> **EXCERPTED RECORDS**:
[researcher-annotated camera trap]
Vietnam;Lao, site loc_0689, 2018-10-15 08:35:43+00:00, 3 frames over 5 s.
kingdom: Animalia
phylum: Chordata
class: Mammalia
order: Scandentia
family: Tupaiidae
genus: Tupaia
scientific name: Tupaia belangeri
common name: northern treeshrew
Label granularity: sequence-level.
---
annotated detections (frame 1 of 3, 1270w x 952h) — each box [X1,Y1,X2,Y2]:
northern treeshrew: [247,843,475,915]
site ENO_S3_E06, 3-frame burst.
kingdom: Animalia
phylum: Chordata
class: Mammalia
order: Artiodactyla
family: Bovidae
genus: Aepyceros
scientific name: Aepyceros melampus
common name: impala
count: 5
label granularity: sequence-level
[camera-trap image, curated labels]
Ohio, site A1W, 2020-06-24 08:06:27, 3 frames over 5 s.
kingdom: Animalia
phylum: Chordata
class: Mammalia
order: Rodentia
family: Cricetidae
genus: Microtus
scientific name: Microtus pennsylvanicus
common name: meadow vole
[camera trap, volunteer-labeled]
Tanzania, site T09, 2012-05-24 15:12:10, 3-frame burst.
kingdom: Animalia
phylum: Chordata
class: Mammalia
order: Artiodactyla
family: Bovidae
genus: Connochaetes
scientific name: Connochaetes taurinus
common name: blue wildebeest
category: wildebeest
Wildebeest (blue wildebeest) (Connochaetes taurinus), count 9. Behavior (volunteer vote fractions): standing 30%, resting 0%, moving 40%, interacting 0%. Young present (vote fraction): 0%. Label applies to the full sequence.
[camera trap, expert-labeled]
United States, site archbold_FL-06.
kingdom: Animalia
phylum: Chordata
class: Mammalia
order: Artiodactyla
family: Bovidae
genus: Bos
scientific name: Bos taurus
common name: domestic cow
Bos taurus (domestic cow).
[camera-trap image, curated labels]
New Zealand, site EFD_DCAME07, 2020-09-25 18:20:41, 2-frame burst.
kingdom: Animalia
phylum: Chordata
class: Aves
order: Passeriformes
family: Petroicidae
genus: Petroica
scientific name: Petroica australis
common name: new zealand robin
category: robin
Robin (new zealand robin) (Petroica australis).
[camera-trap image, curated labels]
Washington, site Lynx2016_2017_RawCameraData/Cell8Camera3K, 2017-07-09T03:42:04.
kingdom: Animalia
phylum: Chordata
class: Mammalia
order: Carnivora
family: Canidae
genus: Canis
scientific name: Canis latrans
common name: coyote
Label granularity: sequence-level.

> **WORK REQUEST**:
Your answer must be the full listing above, printed exactly as it stands.

> **ANSWER**:
[researcher-annotated camera trap]
Vietnam;Lao, site loc_0689, 2018-10-15 08:35:43+00:00, 3 frames over 5 s.
kingdom: Animalia
phylum: Chordata
class: Mammalia
order: Scandentia
family: Tupaiidae
genus: Tupaia
scientific name: Tupaia belangeri
common name: northern treeshrew
Label granularity: sequence-level.
---
annotated detections (frame 1 of 3, 1270w x 952h) — each box [X1,Y1,X2,Y2]:
northern treeshrew: [247,843,475,915]
site ENO_S3_E06, 3-frame burst.
kingdom: Animalia
phylum: Chordata
class: Mammalia
order: Artiodactyla
family: Bovidae
genus: Aepyceros
scientific name: Aepyceros melampus
common name: impala
count: 5
label granularity: sequence-level
[camera-trap image, curated labels]
Ohio, site A1W, 2020-06-24 08:06:27, 3 frames over 5 s.
kingdom: Animalia
phylum: Chordata
class: Mammalia
order: Rodentia
family: Cricetidae
genus: Microtus
scientific name: Microtus pennsylvanicus
common name: meadow vole
[camera trap, volunteer-labeled]
Tanzania, site T09, 2012-05-24 15:12:10, 3-frame burst.
kingdom: Animalia
phylum: Chordata
class: Mammalia
order: Artiodactyla
family: Bovidae
genus: Connochaetes
scientific name: Connochaetes taurinus
common name: blue wildebeest
category: wildebeest
Wildebeest (blue wildebeest) (Connochaetes taurinus), count 9. Behavior (volunteer vote fractions): standing 30%, resting 0%, moving 40%, interacting 0%. Young present (vote fraction): 0%. Label applies to the full sequence.
[camera trap, expert-labeled]
United States, site archbold_FL-06.
kingdom: Animalia
phylum: Chordata
class: Mammalia
order: Artiodactyla
family: Bovidae
genus: Bos
scientific name: Bos taurus
common name: domestic cow
Bos taurus (domestic cow).
[camera-trap image, curated labels]
New Zealand, site EFD_DCAME07, 2020-09-25 18:20:41, 2-frame burst.
kingdom: Animalia
phylum: Chordata
class: Aves
order: Passeriformes
family: Petroicidae
genus: Petroica
scientific name: Petroica australis
common name: new zealand robin
category: robin
Robin (new zealand robin) (Petroica australis).
[camera-trap image, curated labels]
Washington, site Lynx2016_2017_RawCameraData/Cell8Camera3K, 2017-07-09T03:42:04.
kingdom: Animalia
phylum: Chordata
class: Mammalia
order: Carnivora
family: Canidae
genus: Canis
scientific name: Canis latrans
common name: coyote
Label granularity: sequence-level.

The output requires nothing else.